Yes. That agrees with the quote from B31E I posted above. It says "or", so either may be used.

But how is the allowable stress affected by B31E? B31E only specifically mentions a limit on longitudinal stress, PD/4t + (Msustained + Mseismic)/Z <= minimum of (2.4 x S, 1.5 x Sy, or 60ksi)
Other stress limits appear to be similar to 31.3, .1, .4 and .8.

But since B31E is an "or" situation, at worse it is essentially just another design case, Seismic Design Condition 2, and the designer could choose to design to the more severe Condition 1, if his conservative judgement prevailed, or the lesser, if the pipes were not critical or hazardous services.
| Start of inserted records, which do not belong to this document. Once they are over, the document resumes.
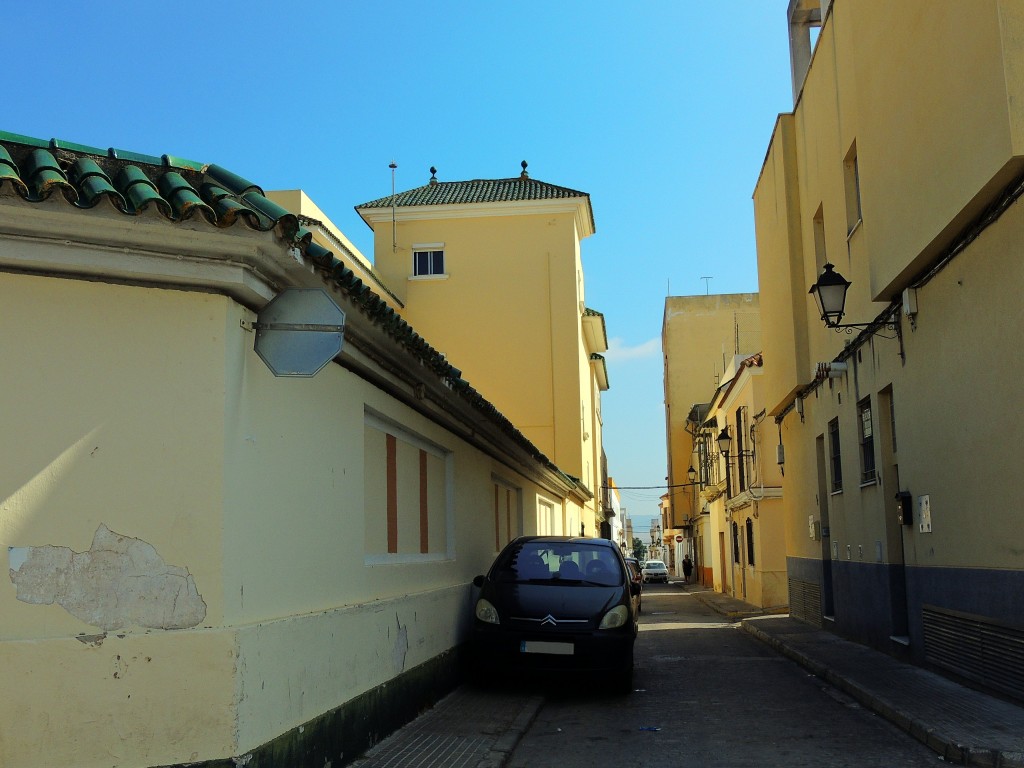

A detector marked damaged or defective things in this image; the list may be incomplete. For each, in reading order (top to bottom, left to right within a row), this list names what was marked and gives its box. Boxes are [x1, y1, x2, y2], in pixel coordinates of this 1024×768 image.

peeling plaster patch [8, 528, 205, 630]
peeling plaster patch [391, 614, 407, 671]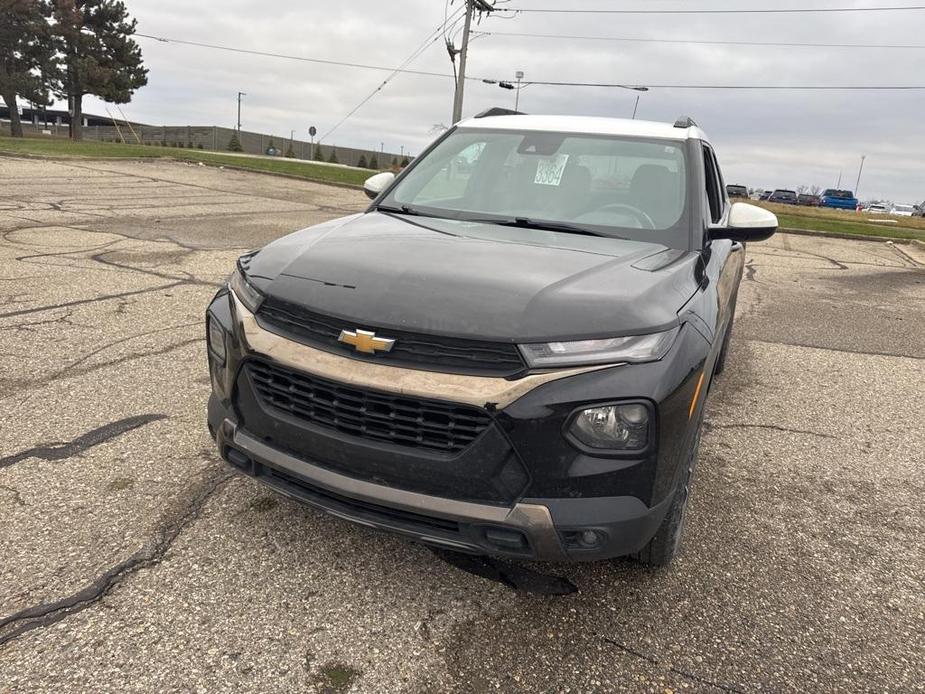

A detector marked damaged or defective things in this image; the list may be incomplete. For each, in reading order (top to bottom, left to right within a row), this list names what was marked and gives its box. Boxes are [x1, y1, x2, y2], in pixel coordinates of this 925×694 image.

crack in pavement [0, 416, 168, 470]
crack in pavement [704, 422, 840, 444]
crack in pavement [0, 468, 235, 652]
crack in pavement [600, 636, 752, 694]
I don't see where there is a problem. B31 specific stresses retain their individual requirements, so you still cannot ignore those and you can include B31E as an additional case, if stresses are higher,

Is that not correct?

--Einstein gave the same test to students every year. When asked why he would do something like that, "Because the answers had changed."
 
I usually do not see problems with typical pipe to vessel or tank nozzles connections. I have never seen where arbitrary displacements of pipe at nozzles were considered. In practical cases, there are probably few situations where that actually could happen. The usual cases are where piping is actually supported off the vessel itself in the vicinity of nozzles, if not at other locations along their route to those nozzles. In that case there is no possibility that seismic movement of pipe will be different from the seismic movement of the nozzle itself. As for tanks, most pipe of significant size such that differential stiffness might cause differential movements at nozzles, the pipe attaches to points of a tank that are not typically subject to high Seismic movements; being generally located near the foundations where sway of the tank or vessel structure will be minimal if anything. I just don't see where or how differential Seismic movements between pipe and tank or vessel nozzles are supposed to happen. In most all cases they are going to move together. There is simply no way that they won't. They are usually directly coupled. If a horizontal pipe connects two vertical vessels together at height, yes, there is potential for differential movements, but that rarely happens. In those cases where you have problem configurations, the problem is easily recognised by an experienced engineer, or gets red flagged by Caesar anyway, if it is a real problem that actually creates overstresses. There is no need to specify that pipe connecting to nozzles will be subject to any arbitrary movements when we know exactly what differential movements will actually occur and what stresses are generated in the process. In cases where pipe and structure are analyzed separately, potential differential, out of phase, seismic movements are typically considered. The vessel fabricator can supply seismic movement characteristics. The structural engineer checks those calculations before designing the foundations. The pipe stress engineer checks the pipe movements at the nozzle points. My general opinion is, in petrochem and petroleum, power gen related work, in most all cases, temperature differentials cause much more problems than seismic loads ever will. If you have enough flexibility for temperature changes, you have more than enough for seismic concerns.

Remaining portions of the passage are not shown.